-- Exercise data --
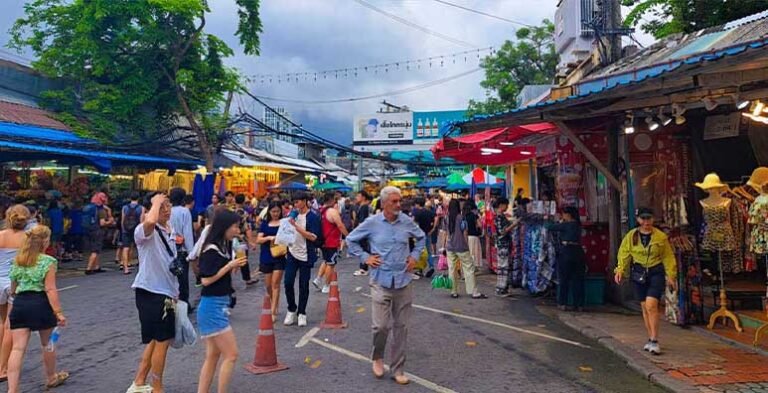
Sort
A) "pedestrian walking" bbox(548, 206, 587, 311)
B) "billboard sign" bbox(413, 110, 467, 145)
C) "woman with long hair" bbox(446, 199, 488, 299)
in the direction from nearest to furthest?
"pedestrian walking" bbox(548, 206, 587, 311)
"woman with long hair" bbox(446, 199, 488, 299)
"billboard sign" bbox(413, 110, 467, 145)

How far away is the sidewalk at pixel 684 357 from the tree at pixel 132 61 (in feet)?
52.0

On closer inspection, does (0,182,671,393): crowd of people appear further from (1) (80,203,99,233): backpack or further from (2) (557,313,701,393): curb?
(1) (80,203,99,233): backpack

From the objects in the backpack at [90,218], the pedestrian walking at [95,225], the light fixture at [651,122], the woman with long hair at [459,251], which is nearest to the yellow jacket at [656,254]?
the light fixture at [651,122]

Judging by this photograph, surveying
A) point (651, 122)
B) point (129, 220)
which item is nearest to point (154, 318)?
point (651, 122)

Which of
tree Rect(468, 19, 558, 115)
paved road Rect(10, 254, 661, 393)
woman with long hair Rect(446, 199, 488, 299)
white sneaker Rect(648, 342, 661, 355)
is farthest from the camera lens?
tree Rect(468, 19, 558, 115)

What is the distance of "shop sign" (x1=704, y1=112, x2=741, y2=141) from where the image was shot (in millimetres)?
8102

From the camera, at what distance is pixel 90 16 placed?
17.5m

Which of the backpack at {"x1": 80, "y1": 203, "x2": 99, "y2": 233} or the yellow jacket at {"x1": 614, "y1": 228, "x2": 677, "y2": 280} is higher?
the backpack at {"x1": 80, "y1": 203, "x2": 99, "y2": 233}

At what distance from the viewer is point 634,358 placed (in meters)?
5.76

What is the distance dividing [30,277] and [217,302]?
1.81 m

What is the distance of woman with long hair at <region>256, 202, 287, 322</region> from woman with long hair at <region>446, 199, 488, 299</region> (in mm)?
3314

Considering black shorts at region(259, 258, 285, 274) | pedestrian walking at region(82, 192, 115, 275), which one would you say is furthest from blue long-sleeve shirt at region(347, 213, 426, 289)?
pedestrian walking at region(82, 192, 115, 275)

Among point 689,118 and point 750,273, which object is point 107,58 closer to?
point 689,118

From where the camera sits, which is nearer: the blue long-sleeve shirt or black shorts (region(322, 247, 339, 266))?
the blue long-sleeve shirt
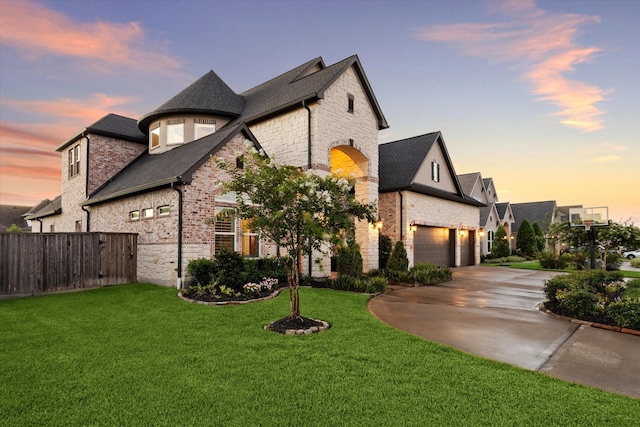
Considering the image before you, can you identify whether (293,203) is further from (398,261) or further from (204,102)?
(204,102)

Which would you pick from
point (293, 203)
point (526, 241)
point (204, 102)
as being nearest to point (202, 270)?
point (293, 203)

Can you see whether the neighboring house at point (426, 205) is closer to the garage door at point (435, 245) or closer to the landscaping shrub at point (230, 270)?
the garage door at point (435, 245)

-- Given task --
Format every row above as a JSON list of strings, with one string per line and no blank lines. Leave the pictures out of the result.

-- Result of this task --
[
  "Sort",
  "A) \"pedestrian walking\" bbox(548, 206, 587, 311)",
  "B) \"billboard sign\" bbox(413, 110, 467, 145)",
  "C) \"woman with long hair\" bbox(446, 199, 488, 299)",
  "in the direction from nearest to furthest?",
  "\"pedestrian walking\" bbox(548, 206, 587, 311)",
  "\"woman with long hair\" bbox(446, 199, 488, 299)",
  "\"billboard sign\" bbox(413, 110, 467, 145)",
  "How far away is the sidewalk at pixel 684 357 from the tree at pixel 132 61 (in feet)?",
  "52.0",
  "On closer inspection, does (0,182,671,393): crowd of people appear further from (1) (80,203,99,233): backpack or further from (2) (557,313,701,393): curb?",
  "(1) (80,203,99,233): backpack",
  "From the objects in the backpack at [90,218], the pedestrian walking at [95,225], the light fixture at [651,122], the woman with long hair at [459,251], which is nearest to the yellow jacket at [656,254]?",
  "the light fixture at [651,122]",
  "Judging by this photograph, surveying",
  "A) point (651, 122)",
  "B) point (129, 220)",
  "which item is nearest to point (154, 318)?",
  "point (651, 122)",
  "Which of",
  "tree Rect(468, 19, 558, 115)",
  "paved road Rect(10, 254, 661, 393)",
  "woman with long hair Rect(446, 199, 488, 299)",
  "white sneaker Rect(648, 342, 661, 355)",
  "is farthest from the camera lens?",
  "tree Rect(468, 19, 558, 115)",
  "What is the distance of \"shop sign\" (x1=704, y1=112, x2=741, y2=141) from where the image was shot (in millimetres)?",
  "8102",
  "From the camera, at what distance is pixel 90 16 placed?",
  "17.5m",
  "Which of the backpack at {\"x1\": 80, \"y1\": 203, \"x2\": 99, \"y2\": 233} or the yellow jacket at {\"x1\": 614, \"y1\": 228, \"x2\": 677, \"y2\": 280} is higher?",
  "the backpack at {\"x1\": 80, \"y1\": 203, \"x2\": 99, \"y2\": 233}",
  "At what distance from the viewer is point 634,358 placed (in meters)?",
  "5.76",
  "What is the distance dividing [30,277] and [217,302]?",
  "1.81 m",
  "What is the distance of woman with long hair at <region>256, 202, 287, 322</region> from woman with long hair at <region>446, 199, 488, 299</region> (in mm)?",
  "3314",
  "Considering black shorts at region(259, 258, 285, 274) | pedestrian walking at region(82, 192, 115, 275), which one would you say is furthest from blue long-sleeve shirt at region(347, 213, 426, 289)?",
  "pedestrian walking at region(82, 192, 115, 275)",
  "Among point 689,118 and point 750,273, which object is point 107,58 closer to?",
  "point 689,118",
  "From where the camera sits, which is nearer: the blue long-sleeve shirt or black shorts (region(322, 247, 339, 266))?",
  "the blue long-sleeve shirt",
  "Considering the image before you, can you identify whether (293,203) is further from (398,261) or further from (204,102)?",
  "(204,102)",
  "Which would you pick from",
  "point (293, 203)",
  "point (526, 241)",
  "point (204, 102)",
  "as being nearest to point (202, 270)?",
  "point (293, 203)",
  "Can you see whether the neighboring house at point (426, 205) is closer to the garage door at point (435, 245) or closer to the landscaping shrub at point (230, 270)?",
  "the garage door at point (435, 245)"
]